Login is typically disabled for crawlers.

Jaruzel · on Aug 24, 2021

Which by Google's own T&Cs is illegal and could get your site dropped from their index... They state that you should not present a different site experience to their crawler compared to what normal users get.

As usual it's OK for the big guys to break the rules whereas us little site owners have no choice but to obey them.

marcosdumay · on Aug 24, 2021

Don't they have an explicit exception for login screens on their T&C?

johnc1231 · on Aug 24, 2021

How do they identify a crawler? Can a user not masquerade as a crawler somehow?

est31 · on Aug 24, 2021

Sometimes they use user agents for this, but those are easily faked, so it's only done by websites that don't have comprehensive auth walls.
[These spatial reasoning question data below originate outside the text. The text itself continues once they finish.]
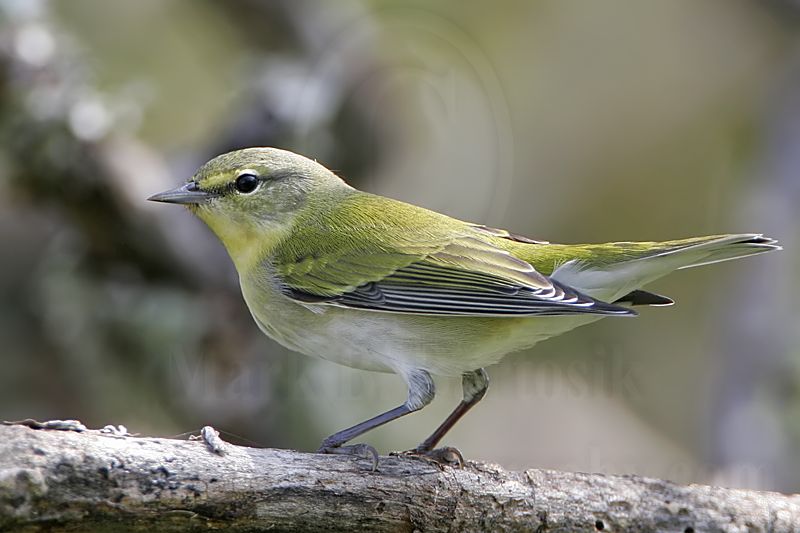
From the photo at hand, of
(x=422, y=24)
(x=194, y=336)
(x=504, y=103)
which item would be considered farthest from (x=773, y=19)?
(x=194, y=336)

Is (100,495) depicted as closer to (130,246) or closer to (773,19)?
(130,246)

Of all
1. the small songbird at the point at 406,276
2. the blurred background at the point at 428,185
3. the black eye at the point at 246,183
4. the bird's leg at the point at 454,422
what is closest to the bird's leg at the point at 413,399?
the small songbird at the point at 406,276

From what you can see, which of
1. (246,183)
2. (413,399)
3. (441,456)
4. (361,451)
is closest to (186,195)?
(246,183)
A more comprehensive method is based on ip ranges, say whitelisting traffic from Google and Bing. This gives you > 95% of search traffic as Google alone has >90%, and many various smaller search engines like Yahoo or DDG are Bing resellers.

On the other hand, a pure ip based check can be circumvented too. Sometimes you can view how search engines see a website through google translate. But places like LinkedIn have countermeasures for all of these circumventions.

tjpnz · on Aug 24, 2021

Normally by user agent. You can adopt the same UA to get past some paywalls, but it doesn't always work.